Source passage
Director, Z_GIS Centre for GeoInformatics Salzburg University & Director,
Geographic Information Science Austrian Academy of Sciences, Austria
GIS, from a 'geoinformation perspective' (availability of data sets) as well as from a methods, techniques and software technology perspective, certainly is a globalized phenomenon. The GIS industry is mainly based on some global players, with regional differences in societal frameworks, and thus policies and operational practice, limited to a few areas like cadastre or approval of permits.
Identification of particular European aspects of GIS therefore might be expected to yield less than exciting results. GIS is used widely in public administration and for the usual array of business applications, much like in many other parts of the world. There seems to be a decreasing market share of European software technologies, even more so in the hardware sector.
There is one particular exception to the global-business-as-usual viewpoint, though. Europe is a cluster of politically independent countries, and at the same time is working towards integrating into a common economic space.
This development is driven by the centralized policy implementation body of the European Commission, under joint legislative power by the Council of Ministers and the European Parliament.
TOWARDS A EUROPEAN SPATIAL DATA INFRASTRUCTURE
The vision of a 'Europe without borders' is making substantial political and practical progress. This is demonstrated by the expansion of 'Schengen-space' now including 25 European countries without internal border controls.
Paradoxically, the cross-border integration of digital representations of European spaces seems to be a more difficult undertaking with only limited progress until today. Motivated by the 1994 presidential 'Executive Order' launching the US SDI initiatives, ideas for a European SDI were put forward from 1995 onwards under the 'GI 2000' umbrella.
While GI 2000 did not succeed with substantial operational steps towards a European SDI, it certainly created a favorable environment agreeing on the need for a common GI strategy, and then infrastructure. From an industry perspective, the parallel 'Public Sector Information' (PSI) initiative (made a mandatory directive in 2003) helped with establishing a business view on the vast public holdings of georeferenced data.

Given records
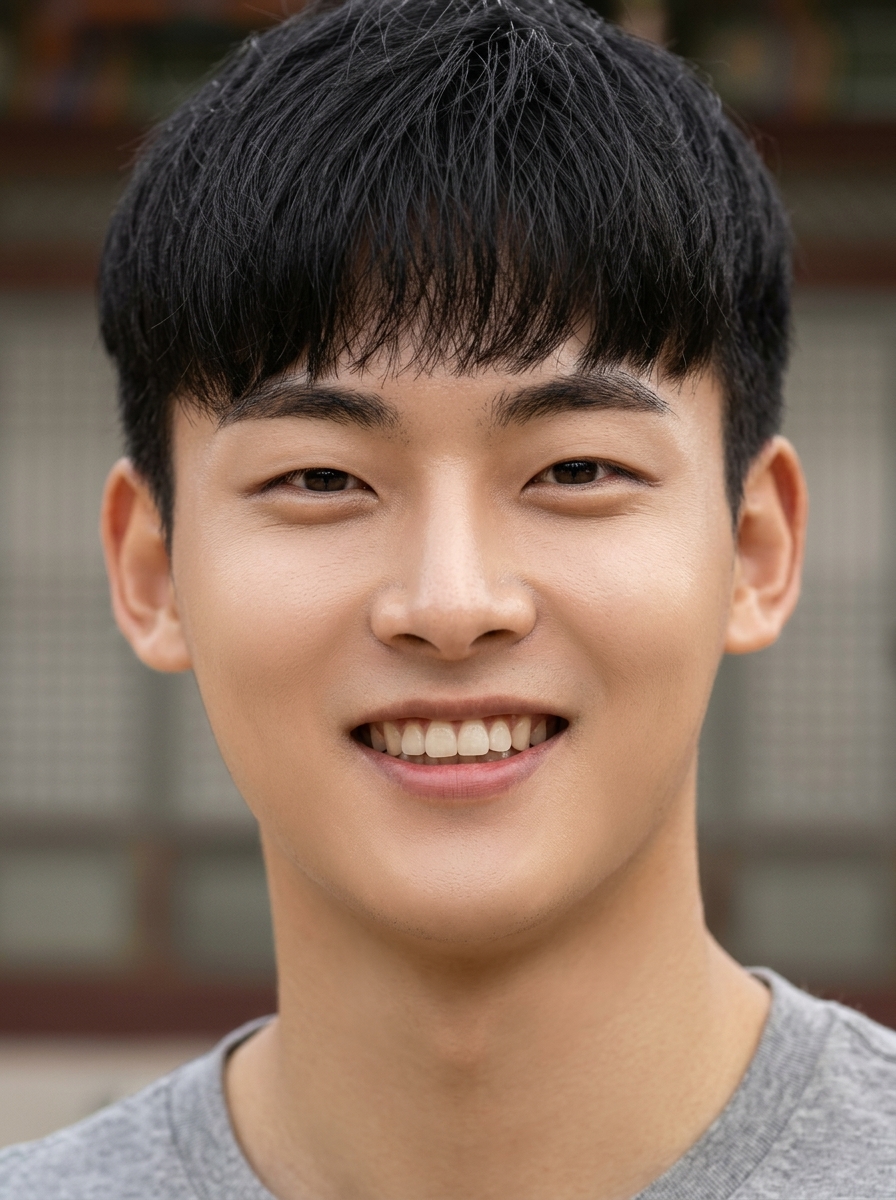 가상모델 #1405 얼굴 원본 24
--
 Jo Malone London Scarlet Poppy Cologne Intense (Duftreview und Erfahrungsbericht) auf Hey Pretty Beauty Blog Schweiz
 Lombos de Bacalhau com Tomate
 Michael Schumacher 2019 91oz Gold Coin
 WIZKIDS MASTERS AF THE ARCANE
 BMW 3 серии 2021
* * *
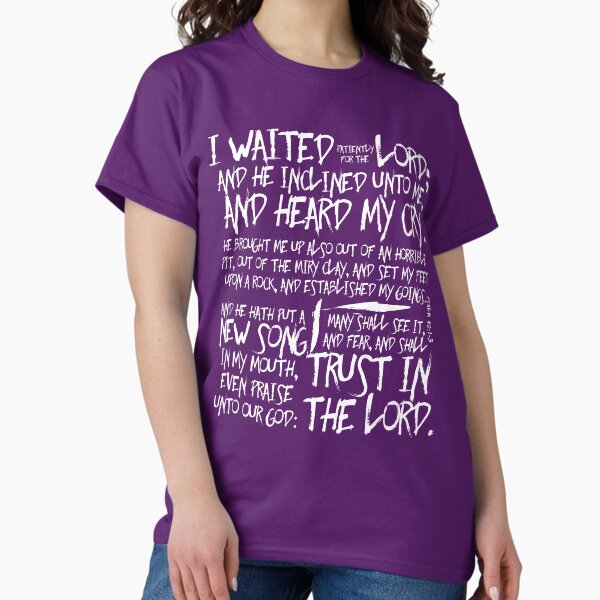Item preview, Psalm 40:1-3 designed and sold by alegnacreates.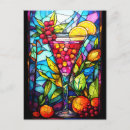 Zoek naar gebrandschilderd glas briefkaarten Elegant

Work to complete
1. From the passage on GIS in Europe, extract the words starting with "TOWARDS A EUROPEAN SPATIAL" and going on through "the 'GI 2000' umbrella.".
2. Using the passage on GIS in Europe, answer these:
(a) How many European countries does 'Schengen-space' now include?
(b) In what year was the 'Public Sector Information' initiative made a mandatory directive?
(c) Under what umbrella were ideas for a European SDI put forward from 1995 onwards?

Answer set
1.
TOWARDS A EUROPEAN SPATIAL DATA INFRASTRUCTURE
The vision of a 'Europe without borders' is making substantial political and practical progress. This is demonstrated by the expansion of 'Schengen-space' now including 25 European countries without internal border controls.
Paradoxically, the cross-border integration of digital representations of European spaces seems to be a more difficult undertaking with only limited progress until today. Motivated by the 1994 presidential 'Executive Order' launching the US SDI initiatives, ideas for a European SDI were put forward from 1995 onwards under the 'GI 2000' umbrella.

2.
(a) 25
(b) 2003
(c) 'GI 2000'